Exercise inputs:
--- --- ---

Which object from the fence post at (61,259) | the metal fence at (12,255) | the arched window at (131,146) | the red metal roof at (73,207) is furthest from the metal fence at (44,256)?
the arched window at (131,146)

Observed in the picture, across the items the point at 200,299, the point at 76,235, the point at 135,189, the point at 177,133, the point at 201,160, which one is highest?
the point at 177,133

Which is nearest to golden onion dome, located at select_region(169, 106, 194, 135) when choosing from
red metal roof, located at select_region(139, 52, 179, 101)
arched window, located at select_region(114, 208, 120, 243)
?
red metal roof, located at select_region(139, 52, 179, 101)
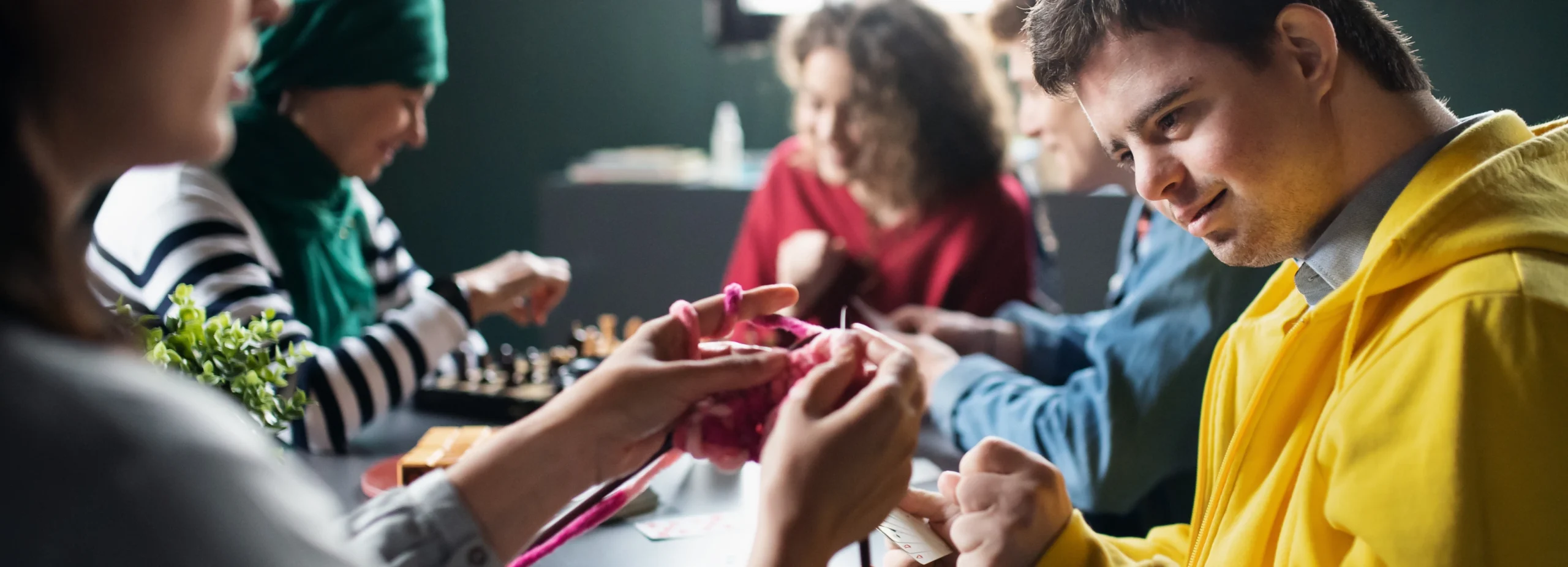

--- --- ---

To be done:
Arrange every line of the data above as a numbered list, skipping blank lines and leaving any picture out.

Answer in full:
1. Which object from the fence post at (61,259) | the metal fence at (12,255) | the arched window at (131,146) | the red metal roof at (73,207) is furthest from the metal fence at (44,256)?
2. the arched window at (131,146)
3. Observed in the picture, across the items the point at 200,299, the point at 76,235, the point at 135,189, the point at 177,133, the point at 201,160, which one is highest?
4. the point at 177,133
5. Which is nearest to golden onion dome, located at select_region(169, 106, 194, 135) when choosing from
6. red metal roof, located at select_region(139, 52, 179, 101)
7. arched window, located at select_region(114, 208, 120, 243)
8. ?
9. red metal roof, located at select_region(139, 52, 179, 101)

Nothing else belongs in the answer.